### Passage for review
Alva Noë (born 1964) is an American philosopher. He is Professor of Philosophy at the University of California, Berkeley. The focus of his work is the theory of perception and consciousness. In addition to these problems in cognitive science and the philosophy of mind, he is interested in analytic phenomenology, the theory of art, Ludwig Wittgenstein, enactivism, and the origins of analytic philosophy.

Education
Noë received his B.A. from Columbia University. He also holds a  B.Phil. from the University of Oxford and a Ph.D. from Harvard University.

Philosophical work
Noë joined the UC Berkeley Department of Philosophy as an associate professor in 2003, where he was a member of the UC Berkeley Institute for Cognitive and Brain Sciences, serving as a core faculty member for the Program in Cognitive Science and the Center for New Media. During 2011–2012, he was Distinguished Professor of Philosophy at the City University of New York Graduate Center.  Before coming to Berkeley, Noë was an assistant professor of philosophy at UC Santa Cruz. He has been a Post-doctoral Research Associate of the Center for Cognitive Studies at Tufts University, a visiting scholar at the Department of Logic and Philosophy of Science at UC Irvine and at the Institut Jean-Nicod (CNRS/EN/EHESS) in Paris, a McDonnell-Pew Visiting Fellow at the Oxford Center for Cognitive Neuroscience, and a visiting scholar at the Center for Subjectivity Research at the University of Copenhagen. Noë has been a recipient of a UC President's Fellowship in the Humanities and an ACLS/Ryskamp Fellowship, and in 2007–2008 was a research fellow at the Wissenschaftskolleg zu Berlin.
######
### Listed entries
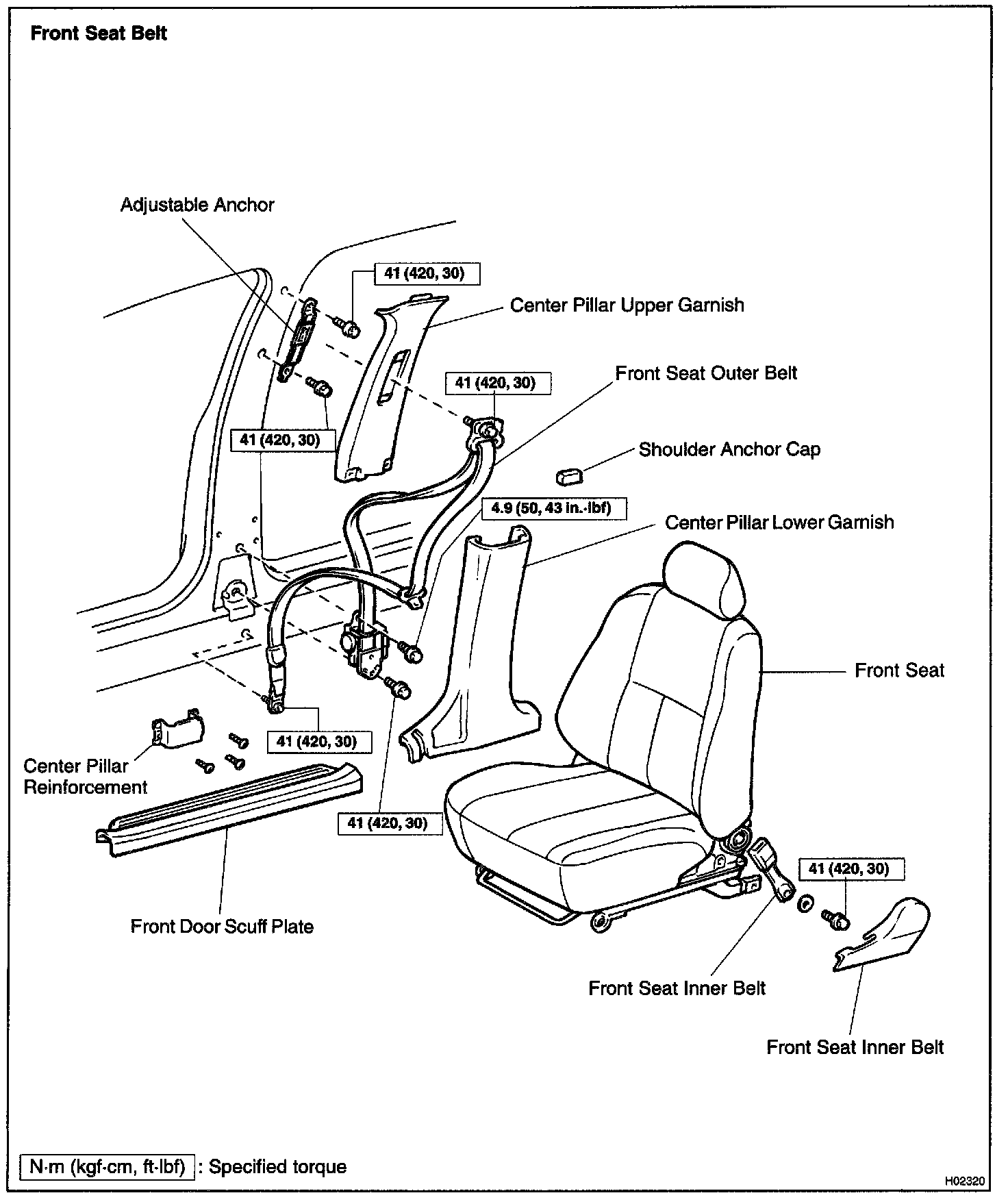 Front Seat Belt

Adjustable Anchor

41 (420, 30)

Center Pillar Upper Garnish

41 (420, 30)

Front Seat Outer Belt

41 (420, 30)

Shoulder Anchor Cap

4.9 (50, 43 in.·lbf)

Center Pillar Lower Garnish

Front Seat

41 (420, 30)

Center Pillar Reinforcement

41 (420, 30)

41 (420, 30)

Front Door Scuff Plate

Front Seat Inner Belt

Front Seat Inner Belt

N·m (kgf·cm, ft·lbf) : Specified torque

H02320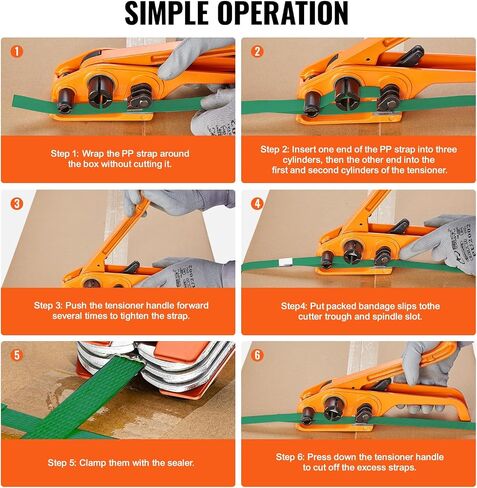 SIMPLE OPERATION

1

Step 1: Wrap the PP strap around the box without cutting it.

2

Step 2: Insert one end of the PP strap into three cylinders, then the other end into the first and second cylinders of the tensioner.

3

Step 3: Push the tensioner handle forward several times to tighten the strap.

4

Step4: Put packed bandage slips tothe cutter trough and spindle slot.

5

Step 5: Clamp them with the sealer.

6

Step 6: Press down the tensioner handle to cut off the excess straps.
######
§ **Exercise tasks**
**a)** According to the Alva Noë biography, which university awarded Noë his Ph.D.?
**b)** Duplicate the part of the Alva Noë biography starting at "Alva Noë (born" and ending at "of analytic philosophy.".
**c)** Pick up the Alva Noë biography after its final sentence and write what comes next.

§ **Task-by-task answers**
**a)** Harvard University

**b)**
Alva Noë (born 1964) is an American philosopher. He is Professor of Philosophy at the University of California, Berkeley. The focus of his work is the theory of perception and consciousness. In addition to these problems in cognitive science and the philosophy of mind, he is interested in analytic phenomenology, the theory of art, Ludwig Wittgenstein, enactivism, and the origins of analytic philosophy.

**c)**
Noë is the author of the books Strange Tools (2015),Varieties of Presence (2012), Out of Our Heads (2009) and Action In Perception (MIT Press, 2004). He is the co-editor of Vision and Mind: Selected Readings in the Philosophy of Perception (MIT Press, 2002) and the author of Is the Visual World a Grand Illusion? (Imprint Academic, 2002).  In Action In Perception, Noë puts forth the notion of the sensorimotor profile.  Externalism about the mind and mental content is a pervasive theme in his work.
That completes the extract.